Paradójico que se haya incendiado una zona de los Pantanos de Villa en la víspera de un evento como el COP 20 que pretenderá definir estrategias a favor de la conservación de la naturaleza. Amenazante se veía esa humareda densa que dejó el fuego en el cielo, como recordándonos que más allá del cemento está Lima, la región de los humedales y nevados, la del mar, las lomas y serranías, la de los desiertos vivos y valles entre los arenales, la de los ríos, quebradas y albuferas, lagunas, totorales e islas guaneras. La Lima de los pantanos, y la de ese turtupilín que conquista con su trajecito rojo la mirada de los incautos cuando se posa sobre cualquier superficie que lo sostenga, en medio de esta mole a la que llamamos ciudad.
Si hiciéramos un corte transversal a la altura de Lima o fuéramos de mar a montaña recorriendo nuestra región, no demoraríamos más de tres horas en llegar del cero al cinco mil en un abrumador viaje del cuerpo y sus seis sentidos, en una loca sucesión de imágenes, texturas, aromas y paisajes que revelan lo compleja que es nuestra geografía. Por ende, nuestra identidad y cultura.

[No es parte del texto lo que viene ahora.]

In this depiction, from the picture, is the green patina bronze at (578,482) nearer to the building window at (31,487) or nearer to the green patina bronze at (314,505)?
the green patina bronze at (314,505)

Experimentando la biodiversidad, comprenderíamos algunos de los más importantes mitos y leyendas legados por los que vivieron aquí antes que nosotros. Los yauyos reflejan en sus leyendas esta riqueza de suelos, este andar desde las estribaciones andinas hasta los promontorios que reaparecen en forma de islas e islotes. Una de las leyendas más emblemáticas es la del dios Cuniraya Viracocha, y uno de los pasajes más memorables narra su encuentro con distintos animales de la región mientras bajaba desde las alturas hacia las aguas del mar procurando a la princesa Cabillaca y su niño. Pero llegó tarde Cuniraya. Ambos se convirtieron en las islas Pachacámac.
Desde San Lorenzo hasta Ticlio y en cada tramo del camino, Lima entregará un nuevo color al lienzo del Perú. Una realidad distinta marcará con su dramatismo, la memoria del ojo. Tan abismada, caprichosa, sideral, es la historia de nuestro suelo, que una sabia serpiente llamada Rímac nos transporta al azul mineral espejo de cóndores. Ese azul cambia de color allá abajo y es uno de los mares más ricos de todos los mares. Abunda en él la vida, el sabor y las texturas, a pesar que el hombre insiste en tirarle su basura y enrostrarle su ignorancia convertida en insolencia.
Sin salir de Lima entenderemos que el mundo es enorme. Tocaremos nieve, seremos golpeados por el granizo, hablaremos con las puyas, con bosques de portentosa piedra, con los molles, los totorales y las apacibles garzas. Retozaremos en esas otras playas quietas, a casi cinco mil metros sobre el nivel del mar. Y si nos animáramos a caminar duro, alcanzaríamos Tupe solo para escuchar cómo se habla, aún, una antigua lengua wari llamada jaqaru. Porque el tiempo no corre en Lima. Hay parajes donde el tiempo se ha detenido.
Al dejar la carretera y emprender el verdadero viaje por Lima, descubriremos el bosque de Zárate o las lomas del Lúcumo. Comprenderemos qué es realmente una huaca, qué es un apu, porqué el Pariacaca es el alma de Lima, porqué la flor de loma nos define bien a los de aquí. Sabremos que la protección de la naturaleza de la que tanto escucharemos en estos días, dependerá de qué tanto la conocemos, la caminamos, la sentimos.“Desde San Lorenzo hasta Ticlio y en cada tramo del camino, Lima entregará un nuevo color al lienzo del Perú. Una realidad distinta marcará con su dramatismo, la memoria del ojo”.